[Spatial data with pictures]
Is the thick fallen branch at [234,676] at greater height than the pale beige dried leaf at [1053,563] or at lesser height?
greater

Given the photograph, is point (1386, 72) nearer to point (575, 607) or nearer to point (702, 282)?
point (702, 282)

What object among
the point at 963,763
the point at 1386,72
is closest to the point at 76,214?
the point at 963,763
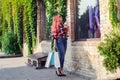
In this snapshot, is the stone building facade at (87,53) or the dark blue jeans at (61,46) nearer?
the stone building facade at (87,53)

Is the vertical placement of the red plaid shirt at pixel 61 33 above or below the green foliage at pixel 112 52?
above

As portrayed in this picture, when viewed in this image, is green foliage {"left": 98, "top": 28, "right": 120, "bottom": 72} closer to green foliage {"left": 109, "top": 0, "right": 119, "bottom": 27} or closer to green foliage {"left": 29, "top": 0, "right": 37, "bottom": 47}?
green foliage {"left": 109, "top": 0, "right": 119, "bottom": 27}

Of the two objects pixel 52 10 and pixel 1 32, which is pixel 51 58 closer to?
pixel 52 10

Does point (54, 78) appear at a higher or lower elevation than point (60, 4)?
lower

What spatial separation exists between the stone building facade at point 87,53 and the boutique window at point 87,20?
15 centimetres

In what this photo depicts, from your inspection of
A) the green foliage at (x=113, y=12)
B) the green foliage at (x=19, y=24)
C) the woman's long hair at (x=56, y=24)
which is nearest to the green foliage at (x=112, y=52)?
the green foliage at (x=113, y=12)

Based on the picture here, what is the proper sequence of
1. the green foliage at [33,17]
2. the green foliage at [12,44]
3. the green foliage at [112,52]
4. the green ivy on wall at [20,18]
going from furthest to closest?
the green foliage at [12,44]
the green ivy on wall at [20,18]
the green foliage at [33,17]
the green foliage at [112,52]

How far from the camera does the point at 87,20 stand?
27.4 ft

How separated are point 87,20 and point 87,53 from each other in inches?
42.6

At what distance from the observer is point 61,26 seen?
8.25 m

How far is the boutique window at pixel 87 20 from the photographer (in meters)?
7.82

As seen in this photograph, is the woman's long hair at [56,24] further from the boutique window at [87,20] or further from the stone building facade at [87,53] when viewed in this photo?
the boutique window at [87,20]

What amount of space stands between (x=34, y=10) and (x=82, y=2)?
13.7 feet

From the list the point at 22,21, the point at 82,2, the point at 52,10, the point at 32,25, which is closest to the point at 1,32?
the point at 22,21
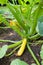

TASK DESCRIPTION —
Output the records from the line with "Is the vertical" to the line with "15 centimetres" as a Markdown table with the columns Row and Line, one numbered row per line and no blank lines.

SOLUTION FOR THIS TASK —
| Row | Line |
|---|---|
| 1 | Is the vertical placement of the red plaid shirt at pixel 61 33 above or below the green foliage at pixel 112 52? |
| 2 | above |
| 3 | As portrayed in this picture, when viewed in this image, is green foliage {"left": 98, "top": 28, "right": 120, "bottom": 72} closer to green foliage {"left": 109, "top": 0, "right": 119, "bottom": 27} or closer to green foliage {"left": 29, "top": 0, "right": 37, "bottom": 47}? |
| 4 | green foliage {"left": 109, "top": 0, "right": 119, "bottom": 27} |
| 5 | Of the two objects pixel 52 10 and pixel 1 32, which is pixel 51 58 closer to? |
| 6 | pixel 52 10 |
| 7 | Does point (54, 78) appear at a higher or lower elevation than point (60, 4)? |
| 8 | lower |
| 9 | What spatial separation exists between the stone building facade at point 87,53 and the boutique window at point 87,20? |
| 10 | 15 centimetres |